Is this derivative correct ?- solved

Question

I want to compute

$$\frac{d}{dt}\left[ \int_t^{\tau}e^{-r(s-t)}(-pc) \,ds\right]$$ First, I know that I can just solve the integral and take the derivative:

$$\frac{d}{dt}\left[ \int_t^{\tau}e^{-r(s-t)}(-pc) \,ds\right]=\frac{d}{dt}\left[ \frac{-pc}{r}\left(1-e^{-r(\tau-t)}\right)\right]$$ $$=pc\cdot e^{-r(\tau-t)}$$

however, I want to solve it "straight away" using the Fundamental Theorem of Calculus.

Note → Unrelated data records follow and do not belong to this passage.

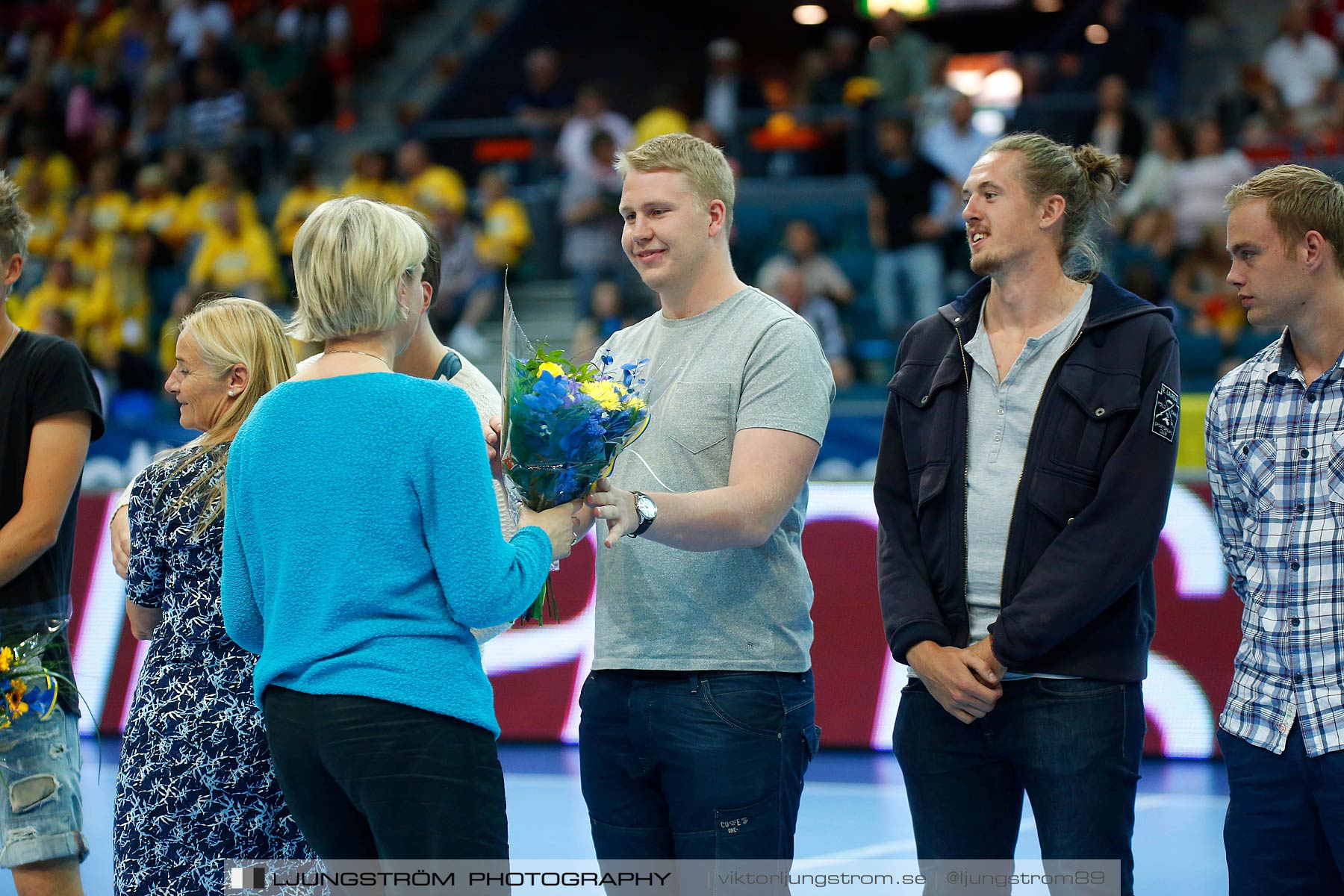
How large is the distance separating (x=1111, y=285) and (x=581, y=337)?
23.9 ft

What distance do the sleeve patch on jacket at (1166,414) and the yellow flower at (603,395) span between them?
1114mm

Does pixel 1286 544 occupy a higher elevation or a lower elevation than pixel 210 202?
lower

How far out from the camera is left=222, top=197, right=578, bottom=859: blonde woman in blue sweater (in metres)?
2.31

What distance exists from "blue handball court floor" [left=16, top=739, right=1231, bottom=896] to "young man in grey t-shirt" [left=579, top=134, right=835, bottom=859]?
2073mm

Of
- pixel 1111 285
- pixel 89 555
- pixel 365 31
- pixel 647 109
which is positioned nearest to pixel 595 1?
pixel 647 109

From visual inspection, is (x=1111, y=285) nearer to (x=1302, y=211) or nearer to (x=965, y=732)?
(x=1302, y=211)

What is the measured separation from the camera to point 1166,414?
286 centimetres

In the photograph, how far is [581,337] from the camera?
10.1 metres

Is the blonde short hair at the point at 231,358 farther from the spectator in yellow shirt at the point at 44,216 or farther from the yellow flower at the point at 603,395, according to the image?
the spectator in yellow shirt at the point at 44,216

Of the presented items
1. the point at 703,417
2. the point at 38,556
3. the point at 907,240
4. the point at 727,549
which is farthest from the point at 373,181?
the point at 727,549

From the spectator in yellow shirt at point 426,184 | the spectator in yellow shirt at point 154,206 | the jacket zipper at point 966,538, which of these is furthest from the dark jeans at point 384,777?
the spectator in yellow shirt at point 154,206

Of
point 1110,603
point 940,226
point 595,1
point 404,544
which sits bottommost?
point 1110,603

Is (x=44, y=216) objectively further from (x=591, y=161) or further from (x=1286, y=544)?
(x=1286, y=544)

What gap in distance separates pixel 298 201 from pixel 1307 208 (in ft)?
35.5
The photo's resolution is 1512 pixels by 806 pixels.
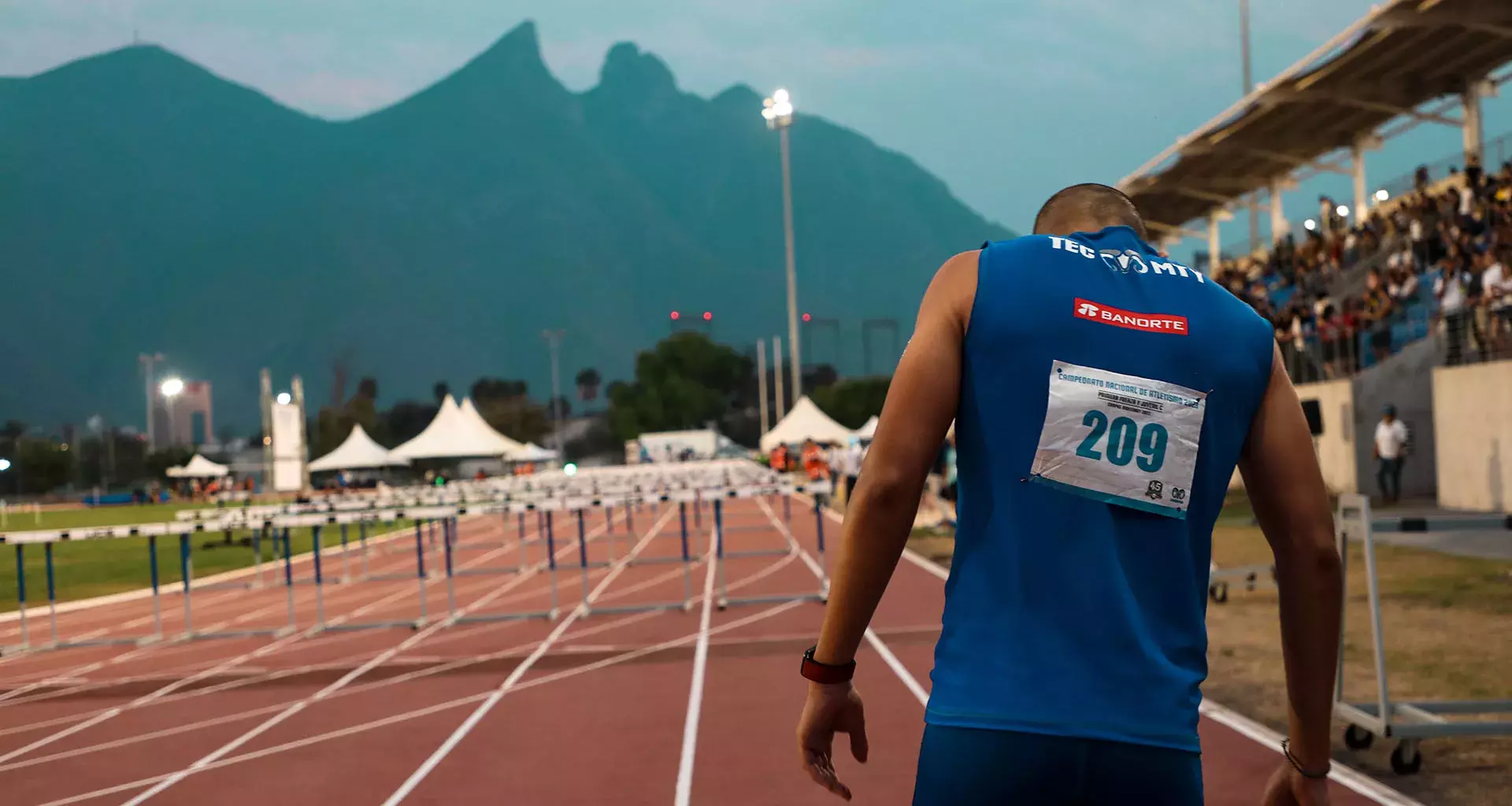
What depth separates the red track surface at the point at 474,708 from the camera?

However, I must be doing something wrong because I obtain the following:

$$\frac{d}{dt}\left[ \int_t^{\tau}e^{-r(s-t)}(-pc) \,ds\right]=-e^{-r(t-t)}(-pc)-pc\int_t^{\tau} \frac{d}{dt}e^{-r(s-t)}ds$$ $$=pc-pc\cdot r\int_t^{\tau} e^{-r(s-t)}ds$$ $$=pc+pc [e^{-r(\tau-t)}-1]$$ $$=pc\cdot e^{-r(\tau-t)}$$

Comment: Initially, I did an algebra mistake and wasn't getting the same result for the second equation. Now it seems to be right. The magic of typing in latex code :). Already wrote the question though. So tell me if the way I compute this second derivative is correct according to you.

Answer 1

$\frac{d}{dt} \int_t^\tau e^{-r(s-t)}(-pc)ds$

$= \frac{d}{dt}\left[- \int_\tau^t e^{-r(s-t)}(-pc)ds\right]$

$= \frac{d}{dt} \int_\tau^t pc \cdot e^{rt} \cdot e^{-rs}ds $

$= pc \cdot \frac{d}{dt} \left [ e^{rt}\cdot \int_\tau^t f(s)ds\right], $

where $f(s) = e^{-rs}$. Try using the fundamental theorem now.

This doesn't really make it much easier, because you'll still have to evaluate the integral when using the product rule.